Voaex (Vostel, 1976)
L’usage de masse de l’automobile particulière entraîne une discrimination négative de la jouissance de l’espace collectif.
L’espace public devrait être un donné égal pour tout individu quels que soient sa condition, sa forme physique ou son âge. Or, que constate-t-on? que la voiture a tendance à introduire des discriminations en empêchant certaines catégories soit de conduire une voiture, soit de se déplacer à pied.
Régulièrement, on voit de nouvelles mesures restrictives s’appliquer aux conducteurs comme la récente interdiction de conduire sous l’emprise de certains médicaments. Régulièrement, aussi, on parle d’empêcher les personnes trop âgées de conduire par des contrôles systématiques d’aptitude. Des campagnes très importantes ont été menées contre l’alcool au volant. Le permis de conduire devient une épreuve de plus en plus exigeante et difficile. Le résultat est que 80% de l’espace, l’espace roulant constitué des voies goudronnées n’est accessible qu’à une catégorie sélectionnée d’individus.
La croissance automobile a également l’effet de dissuader l’appropriation motrice de l’espace en gênant les déplacements piétons ou cyclistes. Cet effet dissuasif est renforcé sur les personnes déjà exclues de l’autonomie de déplacement motorisé parce que trop jeunes ou trop âgées ou malades ou handicapées pour qui, traverser une voie passante, est éprouvant.
Ce double effet discriminatoire et dissuasif fait que ce sont précisément les personnes qui en ont le moins besoin qui bénéficient des moyens motorisés: les jeunes et les personnes en pleine possession de leurs moyens physiques et intellectuels, celles-là même qui sont le plus à même de se déplacer à pied ou à vélo alors que les moyens de déplacement motorisés devraient revenir en priorité aux vieux, aux malades et aux handicapés!

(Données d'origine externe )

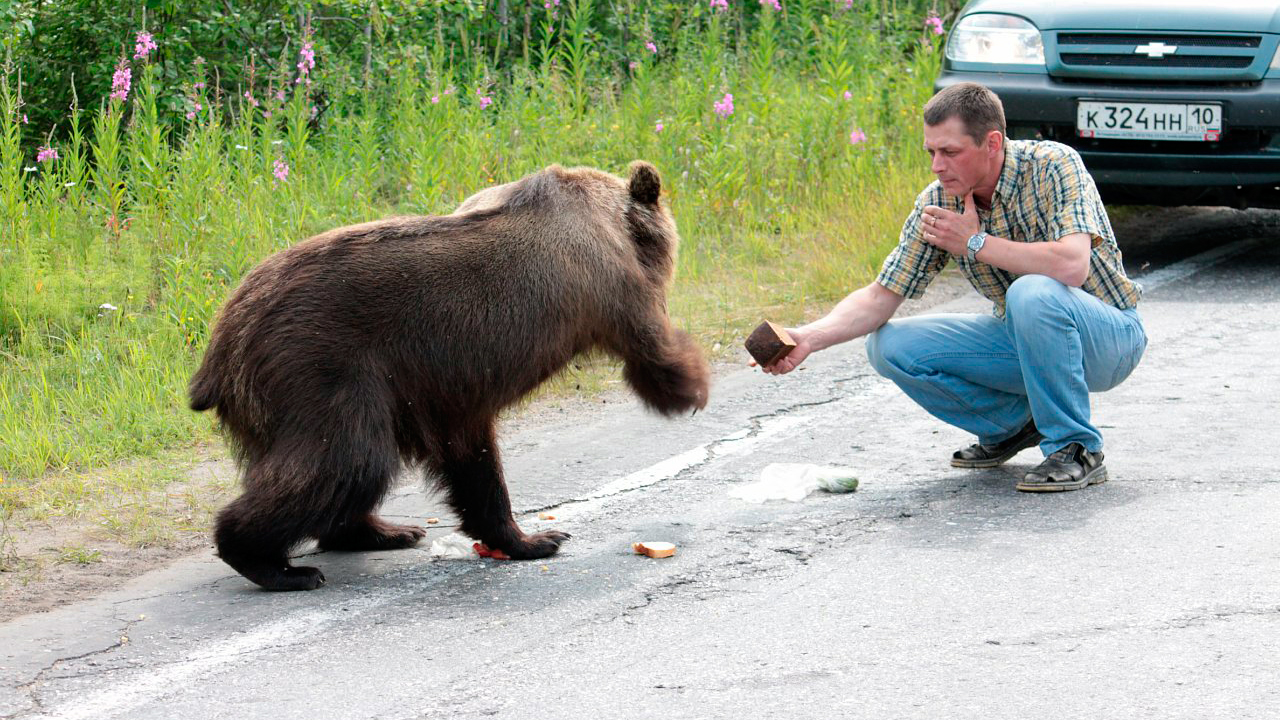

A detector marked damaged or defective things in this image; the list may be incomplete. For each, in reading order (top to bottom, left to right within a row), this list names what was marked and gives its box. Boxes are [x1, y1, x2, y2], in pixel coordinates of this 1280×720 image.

cracked asphalt road [2, 211, 1280, 717]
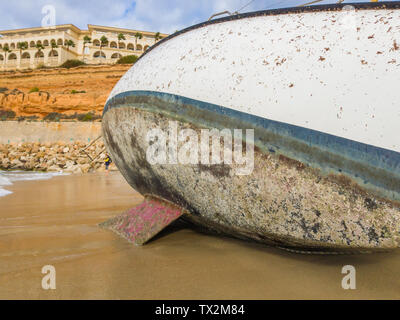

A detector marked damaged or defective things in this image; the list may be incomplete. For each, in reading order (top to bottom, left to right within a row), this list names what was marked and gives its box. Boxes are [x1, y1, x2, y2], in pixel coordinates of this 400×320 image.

peeling white paint [109, 7, 400, 152]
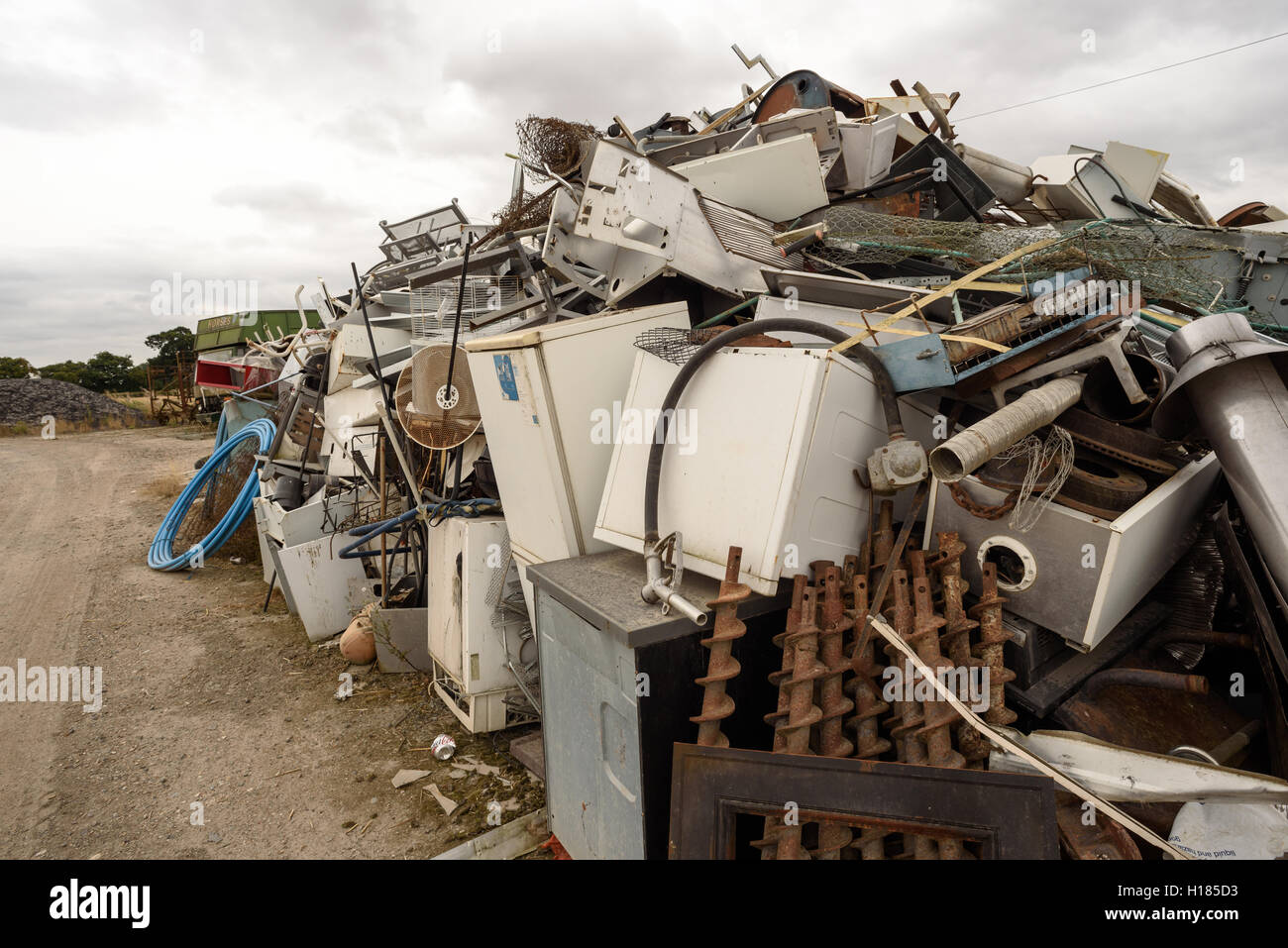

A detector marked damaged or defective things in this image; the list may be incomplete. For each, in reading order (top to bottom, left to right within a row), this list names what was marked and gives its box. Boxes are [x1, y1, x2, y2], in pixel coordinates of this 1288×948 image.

rusted metal part [686, 547, 749, 749]
rusty screw auger [694, 547, 753, 749]
rusted metal part [844, 575, 884, 757]
rusted metal part [927, 531, 987, 761]
rusty screw auger [967, 563, 1015, 725]
rusted metal part [967, 567, 1015, 729]
rusted metal part [1078, 666, 1213, 701]
rusted metal part [662, 749, 1054, 860]
rusted metal part [1046, 792, 1141, 860]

Selon moi, le problème n’est pas la voiture mais sa transformation en objet de consommation de masse. L’automobile particulière devrait non pas être un objet de grande consommation, mais un objet utilitaire raréfié et ralenti. On pourrait donc trouver des véhicules motorisés dans une « ville sans voiture » mais qui se déplaceraient très lentement (plus ou moins au pas) pour ne pas gêner les citadins qui décident de se déplacer de manière respectueuse de la nature, de l’environnement et des riverains, c’est-à-dire à pied ou à vélo.